Explore the potential of PaLM using Pathways and 540 billion parameters

Pathways Language Model: Scaling up to 540 billion parameters for breakthrough performance

In recent years, large networks of neural nets trained to understand and generate language have shown impressive results in a variety of tasks. GPT-3 was the first to demonstrate that large language models can be used in few-shot learning, and achieve impressive results with no need for large-scale data collection specific to a task or updating model parameters. LLMs such as GLaM and LaMDA have achieved the best few-shot learning results for many tasks. They did this by increasing model size, activating modules sparsely, and using larger datasets.
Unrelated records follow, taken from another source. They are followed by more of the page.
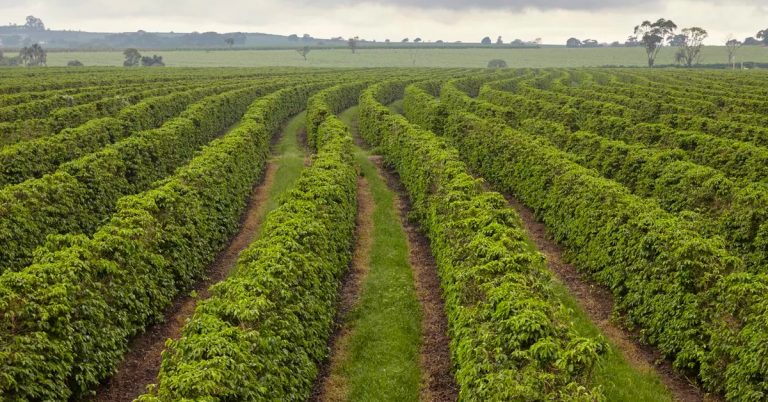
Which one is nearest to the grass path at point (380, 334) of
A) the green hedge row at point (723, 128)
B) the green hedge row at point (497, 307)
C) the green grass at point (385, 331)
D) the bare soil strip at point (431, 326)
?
the green grass at point (385, 331)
There is still much to be done in order to fully understand the capabilities of few-shot learning, as we continue pushing the limits of the model.

Google Research released its vision of Pathways last year, a model that is highly efficient and can be generalized across tasks and domains. The development of the Pathways system, which orchestrates distributed computations for accelerators, was an important milestone in realizing this vision. We introduce in \”PaLM Scaling Language Modeling With Pathways\” the Pathways Language Model, a Transformer model with 540 billion parameters, dense decoder only, trained using the Pathways system. This model allowed us to train a model efficiently across multiple TPUv4 pods. PaLM was evaluated on hundreds of language generation and understanding tasks. It achieved state-of-the art performance in most cases, often by significant margins.